> [EXERCISE DETAILS]:
Below are some records; repeat them all exactly, minus the pictures.

> [SUPPLIED RECORDS]:

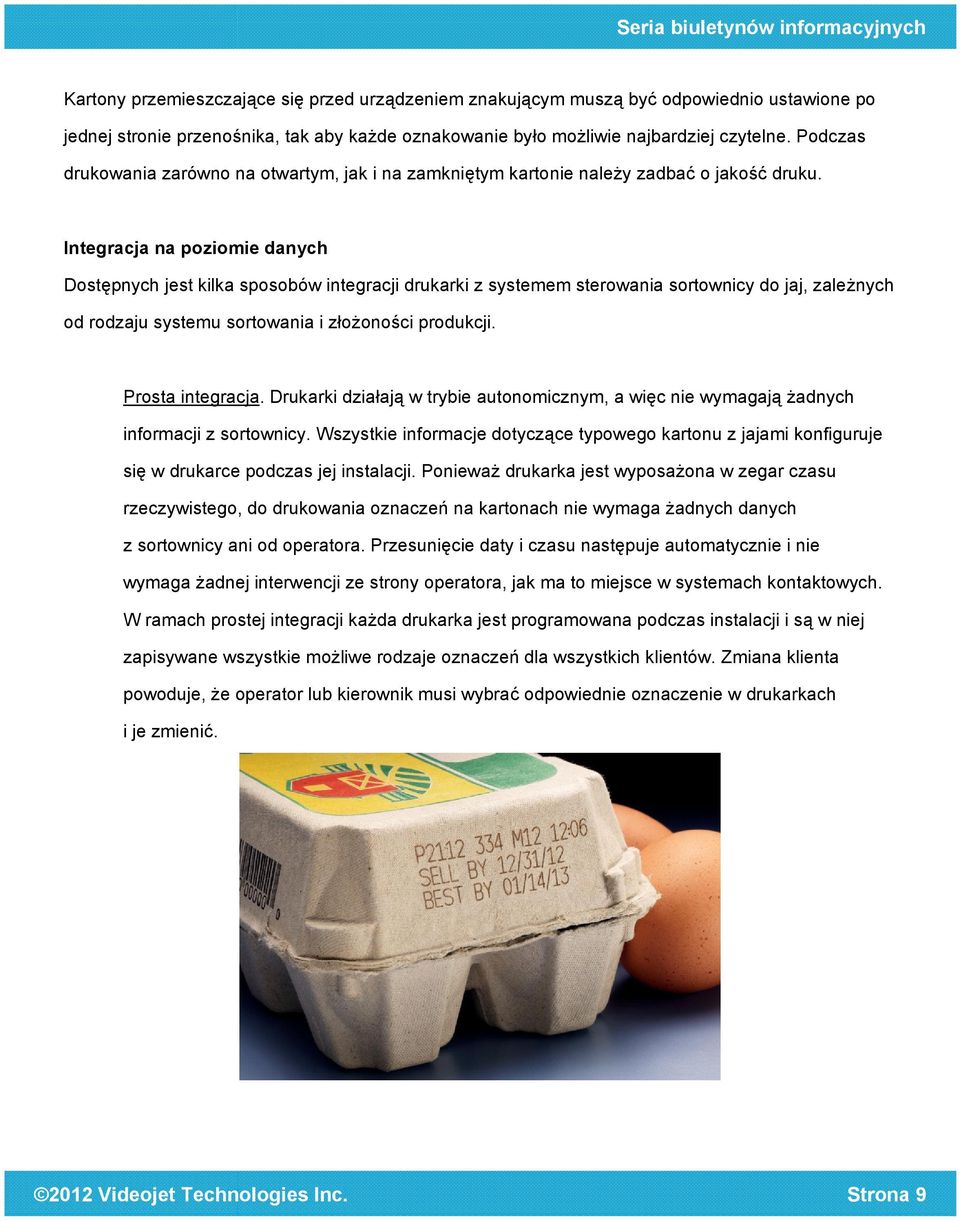 Seria biuletynów informacyjnych

Kartony przemieszczające się przed urządzeniem znakującym muszą być odpowiednio ustawione po jednej stronie przenośnika, tak aby każde oznakowanie było możliwie najbardziej czytelne. Podczas drukowania zarówno na otwartym, jak i na zamkniętym kartonie należy zadbać o jakość druku.

Integracja na poziomie danych

Dostępnych jest kilka sposobów integracji drukarki z systemem sterowania sortownicy do jaj, zależnych od rodzaju systemu sortowania i złożoności produkcji.

Prosta integracja. Drukarki działają w trybie autonomicznym, a więc nie wymagają żadnych informacji z sortownicy. Wszystkie informacje dotyczące typowego kartonu z jajami konfiguruje się w drukarce podczas jej instalacji. Ponieważ drukarka jest wyposażona w zegar czasu rzeczywistego, do drukowania oznaczeń na kartonach nie wymaga żadnych danych z sortownicy ani od operatora. Przesunięcie daty i czasu następuje automatycznie i nie wymaga żadnej interwencji ze strony operatora, jak ma to miejsce w systemach kontaktowych. W ramach prostej integracji każda drukarka jest programowana podczas instalacji i są w niej zapisywane wszystkie możliwe rodzaje oznaczeń dla wszystkich klientów. Zmiana klienta powoduje, że operator lub kierownik musi wybrać odpowiednie oznaczenie w drukarkach i je zmienić.

P2112 334 M12 12:06
SELL BY 12/31/12
BEST BY 01/14/13

©2012 Videojet Technologies Inc.

Strona 9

> [EXERCISE ANSWER]:
 Seria biuletynów informacyjnych

Kartony przemieszczające się przed urządzeniem znakującym muszą być odpowiednio ustawione po jednej stronie przenośnika, tak aby każde oznakowanie było możliwie najbardziej czytelne. Podczas drukowania zarówno na otwartym, jak i na zamkniętym kartonie należy zadbać o jakość druku.

Integracja na poziomie danych

Dostępnych jest kilka sposobów integracji drukarki z systemem sterowania sortownicy do jaj, zależnych od rodzaju systemu sortowania i złożoności produkcji.

Prosta integracja. Drukarki działają w trybie autonomicznym, a więc nie wymagają żadnych informacji z sortownicy. Wszystkie informacje dotyczące typowego kartonu z jajami konfiguruje się w drukarce podczas jej instalacji. Ponieważ drukarka jest wyposażona w zegar czasu rzeczywistego, do drukowania oznaczeń na kartonach nie wymaga żadnych danych z sortownicy ani od operatora. Przesunięcie daty i czasu następuje automatycznie i nie wymaga żadnej interwencji ze strony operatora, jak ma to miejsce w systemach kontaktowych. W ramach prostej integracji każda drukarka jest programowana podczas instalacji i są w niej zapisywane wszystkie możliwe rodzaje oznaczeń dla wszystkich klientów. Zmiana klienta powoduje, że operator lub kierownik musi wybrać odpowiednie oznaczenie w drukarkach i je zmienić.

P2112 334 M12 12:06
SELL BY 12/31/12
BEST BY 01/14/13

©2012 Videojet Technologies Inc.

Strona 9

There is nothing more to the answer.